Individuals dependent on total parenteral nutrition (TPN) are uniquely susceptible to selenium deficiency. TPN, a method delivering nutrients through intravenous lines, requires vigilant monitoring to ensure adequate selenium intake. This is especially critical as selenium deficiency can intensify the repercussions of iodine deficiency on thyroid function.

Apart from nutritional intricacies, severe gastrointestinal disorders pose a threat to selenium absorption. This not only leads to selenium depletion but also affects the absorption of other essential nutrients. Timely monitoring of nutritional status becomes imperative in such cases, guiding physicians to recommend appropriate interventions.

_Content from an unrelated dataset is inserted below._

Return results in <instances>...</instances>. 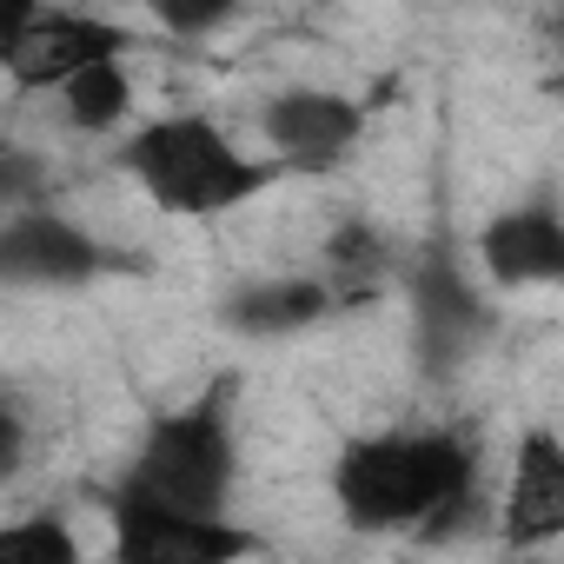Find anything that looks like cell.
<instances>
[{"instance_id": "cell-14", "label": "cell", "mask_w": 564, "mask_h": 564, "mask_svg": "<svg viewBox=\"0 0 564 564\" xmlns=\"http://www.w3.org/2000/svg\"><path fill=\"white\" fill-rule=\"evenodd\" d=\"M153 8V21L173 34V41H206L213 28H226L246 0H147Z\"/></svg>"}, {"instance_id": "cell-10", "label": "cell", "mask_w": 564, "mask_h": 564, "mask_svg": "<svg viewBox=\"0 0 564 564\" xmlns=\"http://www.w3.org/2000/svg\"><path fill=\"white\" fill-rule=\"evenodd\" d=\"M339 306L326 272H279V279H252V286L219 300V326H232L239 339H293L306 326H319Z\"/></svg>"}, {"instance_id": "cell-8", "label": "cell", "mask_w": 564, "mask_h": 564, "mask_svg": "<svg viewBox=\"0 0 564 564\" xmlns=\"http://www.w3.org/2000/svg\"><path fill=\"white\" fill-rule=\"evenodd\" d=\"M478 265L498 293L564 286V213L551 199H518L478 226Z\"/></svg>"}, {"instance_id": "cell-12", "label": "cell", "mask_w": 564, "mask_h": 564, "mask_svg": "<svg viewBox=\"0 0 564 564\" xmlns=\"http://www.w3.org/2000/svg\"><path fill=\"white\" fill-rule=\"evenodd\" d=\"M61 120L74 127V133H120L127 127V113H133V74H127V54L120 61H100V67H87V74H74L61 94Z\"/></svg>"}, {"instance_id": "cell-2", "label": "cell", "mask_w": 564, "mask_h": 564, "mask_svg": "<svg viewBox=\"0 0 564 564\" xmlns=\"http://www.w3.org/2000/svg\"><path fill=\"white\" fill-rule=\"evenodd\" d=\"M113 166L173 219H226L272 193L279 180H293L272 153H246L219 120L206 113H166L147 120L140 133L120 140Z\"/></svg>"}, {"instance_id": "cell-4", "label": "cell", "mask_w": 564, "mask_h": 564, "mask_svg": "<svg viewBox=\"0 0 564 564\" xmlns=\"http://www.w3.org/2000/svg\"><path fill=\"white\" fill-rule=\"evenodd\" d=\"M107 531H113L120 564H232V557H252L265 544L259 531L232 524V511L166 505L160 491L133 485L127 471L107 491Z\"/></svg>"}, {"instance_id": "cell-5", "label": "cell", "mask_w": 564, "mask_h": 564, "mask_svg": "<svg viewBox=\"0 0 564 564\" xmlns=\"http://www.w3.org/2000/svg\"><path fill=\"white\" fill-rule=\"evenodd\" d=\"M120 54H133V34L120 21H100L87 8H61V0H47L34 21L0 34V74L21 94H61L74 74L120 61Z\"/></svg>"}, {"instance_id": "cell-1", "label": "cell", "mask_w": 564, "mask_h": 564, "mask_svg": "<svg viewBox=\"0 0 564 564\" xmlns=\"http://www.w3.org/2000/svg\"><path fill=\"white\" fill-rule=\"evenodd\" d=\"M478 498V452L445 432H372L333 458V505L359 531H432Z\"/></svg>"}, {"instance_id": "cell-11", "label": "cell", "mask_w": 564, "mask_h": 564, "mask_svg": "<svg viewBox=\"0 0 564 564\" xmlns=\"http://www.w3.org/2000/svg\"><path fill=\"white\" fill-rule=\"evenodd\" d=\"M485 326H491V313L478 306V293L465 286V272L452 259L419 265V339H432L438 352H465Z\"/></svg>"}, {"instance_id": "cell-6", "label": "cell", "mask_w": 564, "mask_h": 564, "mask_svg": "<svg viewBox=\"0 0 564 564\" xmlns=\"http://www.w3.org/2000/svg\"><path fill=\"white\" fill-rule=\"evenodd\" d=\"M366 100L339 87H279L259 107V140L286 173H333L359 153L366 140Z\"/></svg>"}, {"instance_id": "cell-7", "label": "cell", "mask_w": 564, "mask_h": 564, "mask_svg": "<svg viewBox=\"0 0 564 564\" xmlns=\"http://www.w3.org/2000/svg\"><path fill=\"white\" fill-rule=\"evenodd\" d=\"M107 265H113V252L54 206H28L0 226V272L14 286H87Z\"/></svg>"}, {"instance_id": "cell-3", "label": "cell", "mask_w": 564, "mask_h": 564, "mask_svg": "<svg viewBox=\"0 0 564 564\" xmlns=\"http://www.w3.org/2000/svg\"><path fill=\"white\" fill-rule=\"evenodd\" d=\"M127 478L160 491L166 505H186V511H226L232 505V485H239V438H232V399L226 386L199 392L193 405H173L160 412L133 458H127Z\"/></svg>"}, {"instance_id": "cell-9", "label": "cell", "mask_w": 564, "mask_h": 564, "mask_svg": "<svg viewBox=\"0 0 564 564\" xmlns=\"http://www.w3.org/2000/svg\"><path fill=\"white\" fill-rule=\"evenodd\" d=\"M498 531L518 551L564 538V438L551 425H531L518 438L505 491H498Z\"/></svg>"}, {"instance_id": "cell-13", "label": "cell", "mask_w": 564, "mask_h": 564, "mask_svg": "<svg viewBox=\"0 0 564 564\" xmlns=\"http://www.w3.org/2000/svg\"><path fill=\"white\" fill-rule=\"evenodd\" d=\"M0 551H8V557H28V564H74V557H80V538H74L54 511H41V518L0 524Z\"/></svg>"}]
</instances>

In conclusion, selenium deficiency emerges as a multifaceted health concern with extensive consequences. From its impact on cardiac health in Keshan Disease to its role in thyroid function and vulnerability in TPN recipients, understanding and addressing selenium deficiency are crucial for maintaining overall health. Continuous research endeavors and nutritional monitoring are pivotal elements in our ongoing efforts to mitigate the adverse effects of selenium deficiency.